**STATED TASK A**
Pull out every line of the entries below that contains the word "does".

**GIVEN PASSAGE**
● ● ●

Table 1 presents a comparative overview of learning-based research on VANET routing protocols. For most studies [12,13,14], vehicular data were artificially generated. Even for studies that utilize historical data, the real-time addition of new vehicles was not addressed. Studies employing historical data [17,18] did not address whether the historical data aligns accurately with the actual vehicle travel paths due to GPS localization offset issues. Please note that although TDRL-RP uses the SDN trust-based DRL framework, VRDRT emphasizes traffic predictions and the road vehicle density with DRL, and IV2XQ considers both historical and real-time vehicular information, these three approaches do not correct historical vehicular trajectory information or integrate DRL and RF for real-time vehicle routing decision-making. However, the proposed IDRF approach applies the SDN architecture to integrate DRL and RF to first correct historical vehicular trajectory information and then execute real-time vehicle routing decision-making to determine the shortest end-to-end delay packet relay path between the source and destination. This is done by considering both historical and real-time vehicular information, the end-to-end delay, the inter-vehicle link stability, the vehicle movement direction, and the newly generated packet forwarding path due to adding new vehicles. Approaches adopted in the proposed IDRF approach are discussed in the next section.

3. Design of the IDRF System

V2X is a VANET in which vehicles are interconnected with other vehicles, people, and infrastructure as nodes. Compared to other point-to-point networks, V2X exhibits higher mobility characteristics, enhancing its scalability and flexibility. However, maintenance of the V2X network topology remains a significant challenge due to its dynamic nature. The primary nodes in V2X are vehicles, either traveling along road segments or at intersections. Within road segments, vehicles can have a maximum of two travel directions (forward and reverse). However, due to the high mobility of vehicles, the establishment of communication links with vehicles in the reverse direction is often more challenging. In [24], the density of vehicles at intersections was shown to generally be higher than that within road segments. Moreover, the density tends to increase as vehicles approach intersections. This indirectly signifies that there are more transmitting nodes at intersections, offering a better option for relay decisions. To select a relay node that can successfully transmit packets at intersections, the neighbor vehicles present at the intersection must be known, and pairs of neighbor vehicles during the communication time must be chosen to allow complete packet transmission. In this study, the following assumptions about the VANET environment were made:

There are RSUs at each intersection, and physical network lines interconnect these RSUs.

● ● ●

**DATASET RECORDS**
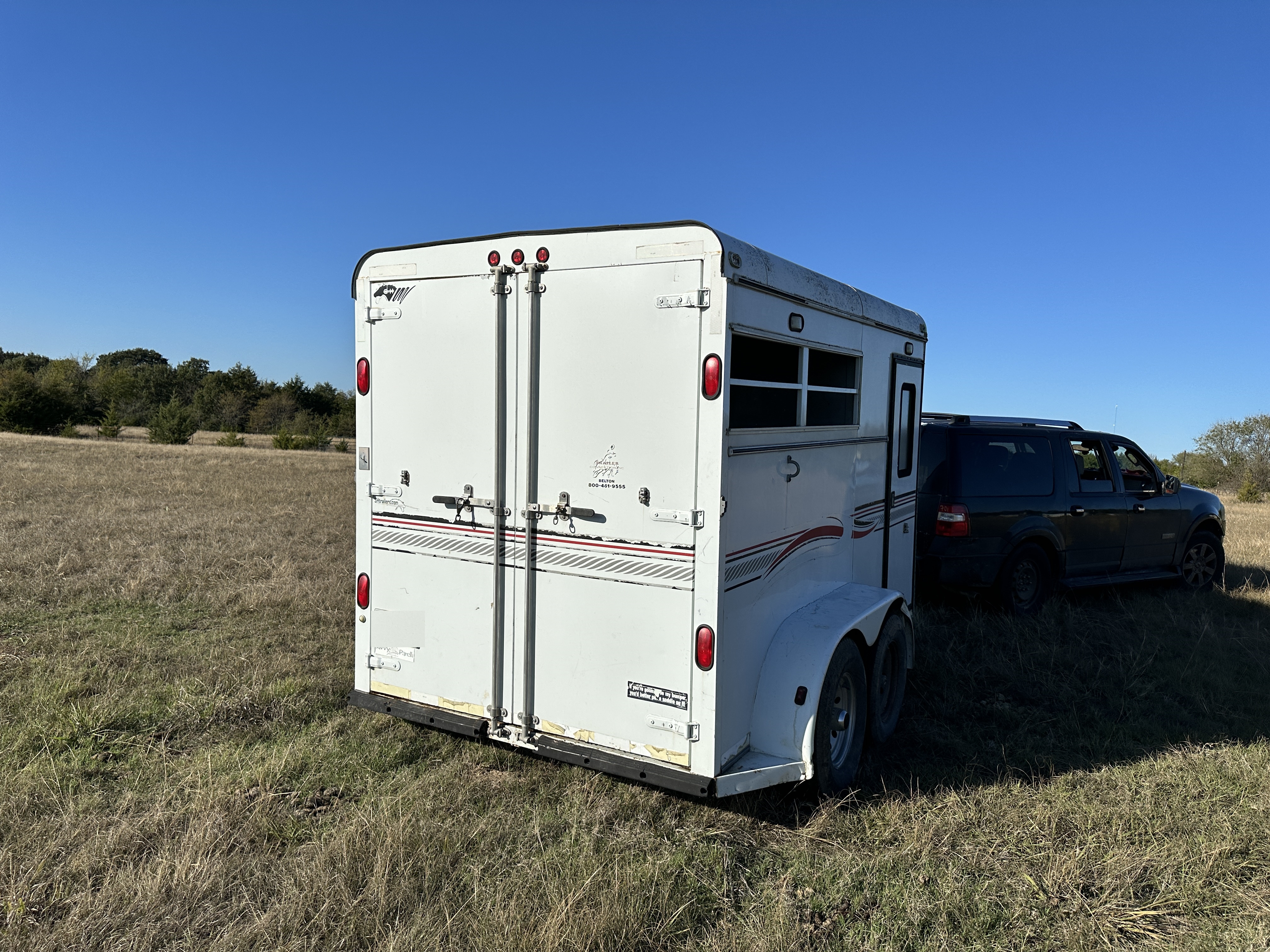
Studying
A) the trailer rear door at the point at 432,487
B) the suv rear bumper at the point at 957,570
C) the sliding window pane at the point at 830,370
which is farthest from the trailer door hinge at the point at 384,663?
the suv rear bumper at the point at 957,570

● ● ●

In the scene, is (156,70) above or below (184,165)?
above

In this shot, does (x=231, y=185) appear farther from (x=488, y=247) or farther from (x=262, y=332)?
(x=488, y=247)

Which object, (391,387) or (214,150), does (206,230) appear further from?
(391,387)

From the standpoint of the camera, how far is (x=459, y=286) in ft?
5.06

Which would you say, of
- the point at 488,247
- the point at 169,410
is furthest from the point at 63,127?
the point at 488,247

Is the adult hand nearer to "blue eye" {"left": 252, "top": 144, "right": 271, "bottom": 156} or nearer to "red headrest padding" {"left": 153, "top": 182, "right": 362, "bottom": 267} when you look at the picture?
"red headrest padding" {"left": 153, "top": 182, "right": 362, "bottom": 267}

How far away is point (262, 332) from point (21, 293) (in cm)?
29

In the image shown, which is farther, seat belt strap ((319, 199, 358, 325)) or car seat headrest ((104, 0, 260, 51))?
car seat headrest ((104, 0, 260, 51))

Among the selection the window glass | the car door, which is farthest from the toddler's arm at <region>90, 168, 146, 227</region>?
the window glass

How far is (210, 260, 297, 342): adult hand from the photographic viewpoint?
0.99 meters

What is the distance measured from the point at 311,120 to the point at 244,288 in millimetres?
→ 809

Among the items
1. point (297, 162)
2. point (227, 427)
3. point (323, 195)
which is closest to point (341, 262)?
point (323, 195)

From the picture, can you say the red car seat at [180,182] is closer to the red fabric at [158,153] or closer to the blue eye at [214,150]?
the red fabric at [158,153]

● ● ●

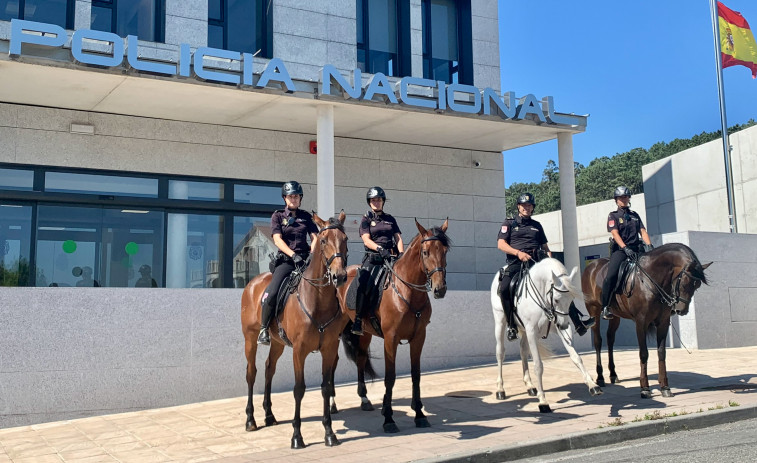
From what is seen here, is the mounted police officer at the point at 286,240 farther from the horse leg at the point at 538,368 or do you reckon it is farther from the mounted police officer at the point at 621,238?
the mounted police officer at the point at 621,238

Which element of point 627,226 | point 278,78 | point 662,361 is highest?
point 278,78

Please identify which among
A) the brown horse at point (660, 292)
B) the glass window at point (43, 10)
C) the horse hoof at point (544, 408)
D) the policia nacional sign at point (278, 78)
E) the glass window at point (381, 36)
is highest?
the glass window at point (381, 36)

● ● ●

**STATED TASK B**
In the passage on VANET routing, how many travel directions can vehicles have within road segments?

**FULL RESPONSE A**
In this shot, does (x=231, y=185) appear farther from (x=488, y=247) or farther from (x=262, y=332)?
Which object, (391,387) or (214,150), does (206,230) appear further from?

**FULL RESPONSE B**
A maximum of two: forward and reverse.